» Objective 1
Name every person mentioned by name in the party funding excerpt.
» Objective 2
From the party funding excerpt, copy verbatim the passage that opens with the words containing "Even before Maude" and closes with "to pipe down.".

In an unedifying display which probably went down like a lead balloon among most of the public, Labour and the Tories shouted at each other, despite both sides having their own issues relating to party funding.

Even before Maude made his statement Labour backbenchers were shouting at Philip Hammond, who left the chamber just after defence questions.

This meant there wasn't a single senior Cabinet member on the front bench to handle the debate.

Labour then immediately jeered at Maude, who opened his statement arguing there was a need for party funding reform, saying it was the desire of the prime minister as well.

"Where is he?" shouted Labour MPs, as Maude insisted that "the need for change has become more, not less pressing."

The speaker intervened above the shouting. Acknowledging that Maude had been "Ploughing on manfully", John Bercow urged Labour to pipe down.

"I'm not particularly surprised the Labour party wants to drown out this statement, said Maude, "Because Labour's role in his saga is a shameful one."

(Stored items from a collection)
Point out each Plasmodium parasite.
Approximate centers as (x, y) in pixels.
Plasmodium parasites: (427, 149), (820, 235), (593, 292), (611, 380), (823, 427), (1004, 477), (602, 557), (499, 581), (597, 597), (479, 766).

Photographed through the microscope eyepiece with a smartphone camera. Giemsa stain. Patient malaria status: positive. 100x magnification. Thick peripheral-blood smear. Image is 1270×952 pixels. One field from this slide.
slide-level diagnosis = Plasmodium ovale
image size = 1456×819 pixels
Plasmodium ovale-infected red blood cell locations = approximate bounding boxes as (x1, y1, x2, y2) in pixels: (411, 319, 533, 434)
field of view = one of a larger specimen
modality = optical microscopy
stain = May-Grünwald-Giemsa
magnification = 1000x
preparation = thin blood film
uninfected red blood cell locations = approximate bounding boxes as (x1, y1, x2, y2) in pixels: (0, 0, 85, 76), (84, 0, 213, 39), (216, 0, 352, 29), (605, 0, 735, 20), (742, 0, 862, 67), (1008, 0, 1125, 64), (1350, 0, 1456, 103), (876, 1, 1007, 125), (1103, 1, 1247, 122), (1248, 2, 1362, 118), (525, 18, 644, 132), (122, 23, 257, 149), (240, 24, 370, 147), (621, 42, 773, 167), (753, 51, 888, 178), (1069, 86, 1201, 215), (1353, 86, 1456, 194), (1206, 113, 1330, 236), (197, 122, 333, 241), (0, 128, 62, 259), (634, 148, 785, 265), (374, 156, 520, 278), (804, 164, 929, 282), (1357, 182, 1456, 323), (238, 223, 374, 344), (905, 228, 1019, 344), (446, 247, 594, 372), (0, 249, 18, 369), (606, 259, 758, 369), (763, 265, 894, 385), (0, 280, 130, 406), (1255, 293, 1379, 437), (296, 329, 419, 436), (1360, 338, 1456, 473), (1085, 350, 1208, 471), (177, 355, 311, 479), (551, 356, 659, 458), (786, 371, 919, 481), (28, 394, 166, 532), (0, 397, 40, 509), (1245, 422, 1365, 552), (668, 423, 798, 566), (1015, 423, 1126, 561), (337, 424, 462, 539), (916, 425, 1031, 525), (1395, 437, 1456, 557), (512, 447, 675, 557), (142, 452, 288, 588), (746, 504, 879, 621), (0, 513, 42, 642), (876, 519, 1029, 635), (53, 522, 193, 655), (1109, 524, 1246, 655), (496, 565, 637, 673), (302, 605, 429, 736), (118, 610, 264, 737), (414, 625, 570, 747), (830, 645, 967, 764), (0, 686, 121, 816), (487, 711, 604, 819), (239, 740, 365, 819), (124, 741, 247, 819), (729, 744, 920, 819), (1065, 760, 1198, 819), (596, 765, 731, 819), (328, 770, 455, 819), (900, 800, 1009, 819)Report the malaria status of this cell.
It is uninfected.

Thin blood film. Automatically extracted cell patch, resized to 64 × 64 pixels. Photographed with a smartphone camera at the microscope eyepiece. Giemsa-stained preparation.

» Task solution 1
Maude, Philip Hammond, John Bercow

» Task solution 2
Even before Maude made his statement Labour backbenchers were shouting at Philip Hammond, who left the chamber just after defence questions.

This meant there wasn't a single senior Cabinet member on the front bench to handle the debate.

Labour then immediately jeered at Maude, who opened his statement arguing there was a need for party funding reform, saying it was the desire of the prime minister as well.

"Where is he?" shouted Labour MPs, as Maude insisted that "the need for change has become more, not less pressing."

The speaker intervened above the shouting. Acknowledging that Maude had been "Ploughing on manfully", John Bercow urged Labour to pipe down.